> [Data for this exercise]
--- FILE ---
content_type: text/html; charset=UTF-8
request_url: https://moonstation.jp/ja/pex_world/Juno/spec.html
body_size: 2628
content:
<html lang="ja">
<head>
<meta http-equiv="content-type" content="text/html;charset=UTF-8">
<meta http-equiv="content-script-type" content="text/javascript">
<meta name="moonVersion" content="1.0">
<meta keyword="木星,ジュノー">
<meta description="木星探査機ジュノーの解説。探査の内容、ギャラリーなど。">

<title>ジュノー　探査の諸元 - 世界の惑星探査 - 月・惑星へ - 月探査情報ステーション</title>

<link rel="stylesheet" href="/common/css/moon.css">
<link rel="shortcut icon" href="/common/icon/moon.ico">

> [Activity]
Make an exact copy of all the lines above.

> [Completed exercise]
--- FILE ---
content_type: text/html; charset=UTF-8
request_url: https://moonstation.jp/ja/pex_world/Juno/spec.html
body_size: 2628
content:
<html lang="ja">
<head>
<meta http-equiv="content-type" content="text/html;charset=UTF-8">
<meta http-equiv="content-script-type" content="text/javascript">
<meta name="moonVersion" content="1.0">
<meta keyword="木星,ジュノー">
<meta description="木星探査機ジュノーの解説。探査の内容、ギャラリーなど。">

<title>ジュノー　探査の諸元 - 世界の惑星探査 - 月・惑星へ - 月探査情報ステーション</title>

<link rel="stylesheet" href="/common/css/moon.css">
<link rel="shortcut icon" href="/common/icon/moon.ico">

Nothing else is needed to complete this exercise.